Thursday, October 21, 2021 - 10:00am to 10:50am

## Location:

https://uci.zoom.us/j/95642648816

The Hardy-Littlewood generalised twin prime conjecture states an asymptotic formula for the number of primes $p\le X$ such that $p+h$ is prime for any non-zero even integer $h$. While this conjecture remains wide open, Matom\"{a}ki, Radziwi{\l}{\l} and Tao proved that it holds on average over $h$, improving on a previous result of Mikawa. In this talk we will discuss an almost prime analogue of the Hardy-Littlewood conjecture for which we can go beyond what is known for primes. We will describe some recent work in which we prove an asymptotic formula for the number of almost primes $n=p_1p_2 \le X$ such that $n+h$ has exactly two prime factors which holds for a very short average over $h$.

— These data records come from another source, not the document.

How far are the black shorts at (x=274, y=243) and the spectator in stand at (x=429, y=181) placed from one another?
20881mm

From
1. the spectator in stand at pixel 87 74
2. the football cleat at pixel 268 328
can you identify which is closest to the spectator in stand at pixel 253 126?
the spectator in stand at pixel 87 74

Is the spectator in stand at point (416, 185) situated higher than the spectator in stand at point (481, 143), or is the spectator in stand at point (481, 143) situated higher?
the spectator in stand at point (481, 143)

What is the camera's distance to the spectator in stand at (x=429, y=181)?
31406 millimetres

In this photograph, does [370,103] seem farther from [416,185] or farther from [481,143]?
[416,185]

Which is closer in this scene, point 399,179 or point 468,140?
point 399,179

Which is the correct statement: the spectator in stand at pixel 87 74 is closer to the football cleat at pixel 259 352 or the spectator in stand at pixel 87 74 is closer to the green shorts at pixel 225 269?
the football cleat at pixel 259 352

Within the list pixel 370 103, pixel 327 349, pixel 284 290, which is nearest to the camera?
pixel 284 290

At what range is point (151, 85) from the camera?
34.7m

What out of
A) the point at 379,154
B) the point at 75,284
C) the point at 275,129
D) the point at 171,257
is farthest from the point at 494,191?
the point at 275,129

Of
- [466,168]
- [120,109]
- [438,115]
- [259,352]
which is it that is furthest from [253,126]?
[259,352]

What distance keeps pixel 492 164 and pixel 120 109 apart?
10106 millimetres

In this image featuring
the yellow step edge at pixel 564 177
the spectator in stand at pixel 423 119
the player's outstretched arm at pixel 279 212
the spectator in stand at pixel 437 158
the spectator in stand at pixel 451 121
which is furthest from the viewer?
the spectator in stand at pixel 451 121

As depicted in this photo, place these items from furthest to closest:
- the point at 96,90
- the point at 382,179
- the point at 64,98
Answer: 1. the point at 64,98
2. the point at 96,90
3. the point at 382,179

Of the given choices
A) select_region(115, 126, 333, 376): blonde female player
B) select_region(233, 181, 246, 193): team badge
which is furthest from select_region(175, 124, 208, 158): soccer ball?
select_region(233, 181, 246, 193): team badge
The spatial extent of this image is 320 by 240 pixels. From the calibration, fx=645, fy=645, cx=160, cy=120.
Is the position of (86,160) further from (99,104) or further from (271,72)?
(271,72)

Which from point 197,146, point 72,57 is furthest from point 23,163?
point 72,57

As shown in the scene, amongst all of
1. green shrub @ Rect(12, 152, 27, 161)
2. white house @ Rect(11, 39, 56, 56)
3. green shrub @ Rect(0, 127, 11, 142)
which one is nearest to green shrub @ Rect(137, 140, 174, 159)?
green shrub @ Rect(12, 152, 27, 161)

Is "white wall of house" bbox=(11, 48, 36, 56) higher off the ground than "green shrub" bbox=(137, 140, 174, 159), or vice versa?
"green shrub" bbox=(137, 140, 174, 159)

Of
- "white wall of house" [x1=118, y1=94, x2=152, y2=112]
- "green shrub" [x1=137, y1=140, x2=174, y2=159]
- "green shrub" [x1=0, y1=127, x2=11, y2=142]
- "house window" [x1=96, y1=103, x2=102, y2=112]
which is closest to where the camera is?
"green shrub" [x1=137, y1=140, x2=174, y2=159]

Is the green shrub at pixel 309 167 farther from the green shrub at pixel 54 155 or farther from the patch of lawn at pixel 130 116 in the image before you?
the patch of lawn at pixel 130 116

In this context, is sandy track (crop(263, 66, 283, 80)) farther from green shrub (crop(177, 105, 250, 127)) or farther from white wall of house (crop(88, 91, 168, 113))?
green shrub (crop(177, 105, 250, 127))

# Sums of two squares are strongly biased towards quadratic residues

Ofir Gorodetsky

## Institution:

Oxford University

## Time:

Thursday, December 2, 2021 - 10:00am to 10:50am

## Location:

https://uci.zoom.us/j/94710132565

Chebyshev famously observed empirically that more often than not, there are more primes of the form 3 mod 4 up to x than primes of the form 1 mod 4. This was confirmed theoretically much later by Rubinstein and Sarnak in a logarithmic density sense. Our understanding of this is conditional on the generalized Riemann Hypothesis as well as Linear Independence of the zeros of L-functions.

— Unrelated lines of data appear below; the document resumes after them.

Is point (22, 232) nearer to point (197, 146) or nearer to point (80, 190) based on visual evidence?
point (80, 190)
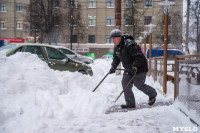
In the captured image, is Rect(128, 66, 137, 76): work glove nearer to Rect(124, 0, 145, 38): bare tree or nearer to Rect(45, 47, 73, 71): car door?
Rect(45, 47, 73, 71): car door

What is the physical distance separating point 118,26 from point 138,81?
7204 mm

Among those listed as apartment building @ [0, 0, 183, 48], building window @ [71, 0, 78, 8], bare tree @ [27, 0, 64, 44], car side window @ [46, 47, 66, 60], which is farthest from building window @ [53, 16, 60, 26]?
car side window @ [46, 47, 66, 60]

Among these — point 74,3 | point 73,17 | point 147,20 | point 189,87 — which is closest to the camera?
point 189,87

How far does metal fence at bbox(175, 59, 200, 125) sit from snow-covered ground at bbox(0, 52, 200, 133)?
17cm

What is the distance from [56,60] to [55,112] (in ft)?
13.9

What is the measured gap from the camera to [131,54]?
184 inches

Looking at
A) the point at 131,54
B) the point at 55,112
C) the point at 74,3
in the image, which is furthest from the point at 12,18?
the point at 55,112

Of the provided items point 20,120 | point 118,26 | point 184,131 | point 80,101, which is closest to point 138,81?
point 80,101

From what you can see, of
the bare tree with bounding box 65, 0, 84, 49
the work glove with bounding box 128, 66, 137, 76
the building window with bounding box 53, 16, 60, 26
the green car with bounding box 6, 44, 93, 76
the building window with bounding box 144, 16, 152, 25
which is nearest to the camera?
the work glove with bounding box 128, 66, 137, 76

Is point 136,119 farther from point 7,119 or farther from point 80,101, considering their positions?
point 7,119

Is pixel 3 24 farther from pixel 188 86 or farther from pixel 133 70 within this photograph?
pixel 188 86

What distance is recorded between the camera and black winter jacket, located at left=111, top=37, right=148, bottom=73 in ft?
15.2

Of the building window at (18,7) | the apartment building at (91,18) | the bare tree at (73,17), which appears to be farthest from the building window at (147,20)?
the building window at (18,7)

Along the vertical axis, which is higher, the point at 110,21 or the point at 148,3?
the point at 148,3
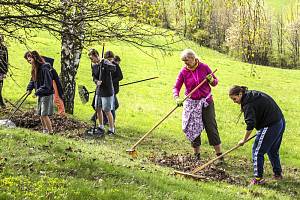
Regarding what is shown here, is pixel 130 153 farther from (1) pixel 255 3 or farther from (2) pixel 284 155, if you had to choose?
(2) pixel 284 155

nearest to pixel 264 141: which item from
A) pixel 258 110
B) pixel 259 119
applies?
pixel 259 119

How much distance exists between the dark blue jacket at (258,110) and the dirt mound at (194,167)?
4.49 ft

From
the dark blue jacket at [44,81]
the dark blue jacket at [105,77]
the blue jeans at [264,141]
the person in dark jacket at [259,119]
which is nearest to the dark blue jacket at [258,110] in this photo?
the person in dark jacket at [259,119]

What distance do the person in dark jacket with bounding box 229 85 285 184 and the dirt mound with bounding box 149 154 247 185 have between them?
585mm

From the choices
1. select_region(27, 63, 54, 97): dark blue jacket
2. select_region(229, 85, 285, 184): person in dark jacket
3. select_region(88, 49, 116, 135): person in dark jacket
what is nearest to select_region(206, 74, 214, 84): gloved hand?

We investigate similar questions for sums of two squares in arithmetic progressions. We find a significantly stronger bias than in primes, which happens for almost all integers in a natural density sense. Because the bias is more pronounced, we do not need to assume Linear Independence of zeros, only a Chowla-type Conjecture on non-vanishing of L-functions at 1/2.

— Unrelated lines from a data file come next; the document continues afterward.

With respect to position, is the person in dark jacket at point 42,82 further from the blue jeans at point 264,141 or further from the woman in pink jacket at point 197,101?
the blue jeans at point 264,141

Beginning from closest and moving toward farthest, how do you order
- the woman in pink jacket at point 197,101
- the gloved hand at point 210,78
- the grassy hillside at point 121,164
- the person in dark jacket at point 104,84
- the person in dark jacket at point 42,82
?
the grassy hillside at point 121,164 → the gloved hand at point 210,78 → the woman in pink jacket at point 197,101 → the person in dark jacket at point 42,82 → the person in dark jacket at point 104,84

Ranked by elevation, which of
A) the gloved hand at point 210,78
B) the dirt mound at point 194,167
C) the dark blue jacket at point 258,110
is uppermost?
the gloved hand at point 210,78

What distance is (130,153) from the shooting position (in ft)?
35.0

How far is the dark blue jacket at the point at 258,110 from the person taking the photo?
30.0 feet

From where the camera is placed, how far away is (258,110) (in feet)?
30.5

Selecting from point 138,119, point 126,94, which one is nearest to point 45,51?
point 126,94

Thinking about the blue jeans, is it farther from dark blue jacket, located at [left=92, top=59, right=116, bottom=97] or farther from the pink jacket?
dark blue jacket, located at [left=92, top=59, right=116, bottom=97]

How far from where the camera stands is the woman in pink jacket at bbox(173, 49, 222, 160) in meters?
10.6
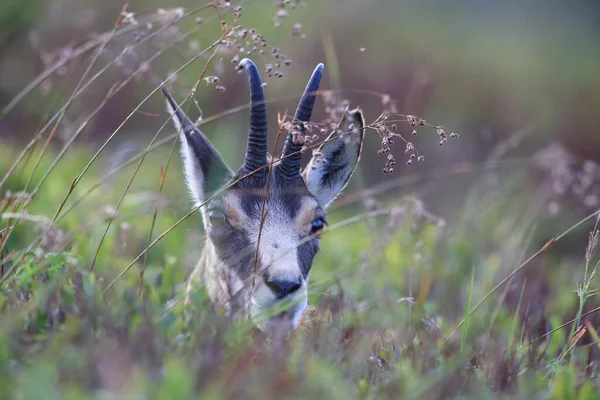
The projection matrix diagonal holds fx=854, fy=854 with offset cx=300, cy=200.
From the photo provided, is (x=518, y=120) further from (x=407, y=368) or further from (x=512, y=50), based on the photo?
(x=407, y=368)

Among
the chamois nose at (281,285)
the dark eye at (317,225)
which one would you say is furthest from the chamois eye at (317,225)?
the chamois nose at (281,285)

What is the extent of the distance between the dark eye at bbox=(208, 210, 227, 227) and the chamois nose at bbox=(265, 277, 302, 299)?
974 mm

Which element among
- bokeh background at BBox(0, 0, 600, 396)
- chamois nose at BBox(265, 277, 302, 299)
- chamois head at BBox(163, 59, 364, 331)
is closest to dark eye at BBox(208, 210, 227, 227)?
chamois head at BBox(163, 59, 364, 331)

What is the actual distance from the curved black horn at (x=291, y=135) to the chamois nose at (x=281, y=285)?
0.91m

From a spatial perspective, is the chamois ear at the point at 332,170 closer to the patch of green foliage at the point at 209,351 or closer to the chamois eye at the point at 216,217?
the patch of green foliage at the point at 209,351

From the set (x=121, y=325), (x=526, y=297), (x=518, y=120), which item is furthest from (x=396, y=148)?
(x=121, y=325)

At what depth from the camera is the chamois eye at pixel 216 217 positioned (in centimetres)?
613

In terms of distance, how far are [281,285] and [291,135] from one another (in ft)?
3.87

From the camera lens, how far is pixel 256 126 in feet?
19.6

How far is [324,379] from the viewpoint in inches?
147

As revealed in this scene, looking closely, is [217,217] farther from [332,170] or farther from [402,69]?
[402,69]

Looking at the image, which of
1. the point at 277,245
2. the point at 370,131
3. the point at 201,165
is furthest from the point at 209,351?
the point at 370,131

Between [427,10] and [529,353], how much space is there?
54.5ft

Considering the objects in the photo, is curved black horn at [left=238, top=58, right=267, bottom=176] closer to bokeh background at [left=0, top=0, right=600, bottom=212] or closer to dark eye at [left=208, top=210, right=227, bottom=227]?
dark eye at [left=208, top=210, right=227, bottom=227]
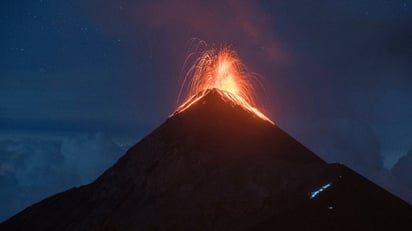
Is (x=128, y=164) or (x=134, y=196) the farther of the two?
(x=128, y=164)

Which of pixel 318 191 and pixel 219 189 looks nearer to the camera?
pixel 318 191

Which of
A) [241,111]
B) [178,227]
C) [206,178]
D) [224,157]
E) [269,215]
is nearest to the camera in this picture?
[269,215]

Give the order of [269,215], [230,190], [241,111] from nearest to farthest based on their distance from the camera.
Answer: [269,215] < [230,190] < [241,111]

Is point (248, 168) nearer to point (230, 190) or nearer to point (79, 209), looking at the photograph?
point (230, 190)

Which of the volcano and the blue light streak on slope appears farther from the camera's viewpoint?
the blue light streak on slope

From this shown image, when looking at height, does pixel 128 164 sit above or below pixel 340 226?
above

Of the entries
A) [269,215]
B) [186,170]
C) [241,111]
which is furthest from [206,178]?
[241,111]

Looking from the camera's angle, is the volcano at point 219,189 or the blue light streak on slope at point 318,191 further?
the blue light streak on slope at point 318,191

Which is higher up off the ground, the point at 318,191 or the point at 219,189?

We'll aim to be self-contained and define all the notions mentioned above during the talk. We shall review the origin of the bias in the case of primes and the work of Rubinstein and Sarnak. We'll explain the main ideas behind the proof of the bias in the sums-of-squares setting.

# Odd moments in the distribution of primes

Vivian Kuperberg

Stanford

## Time:

Thursday, November 18, 2021 - 3:00pm to 3:50pm

## Location:

https://uci.zoom.us/j/96138712994

In 2004, Montgomery and Soundararajan showed (conditionally) that the distribution of the number of primes in appropriately sized intervals is approximately Gaussian and has a somewhat smaller variance than you might expect from modeling the primes as a purely random sequence. Their work depends on evaluating sums of certain arithmetic constants that generalize the twin prime constant, known as singular series. In particular, these sums exhibit square-root cancellation in each term if they have an even number of terms, but if they have an odd number of terms, there should be slightly more than square-root cancellation. I will discuss sums of singular series with an odd number of terms, including tighter bounds for small cases and the function field analog. I will also explain how this problem is connected to a simple problem about adding fractions.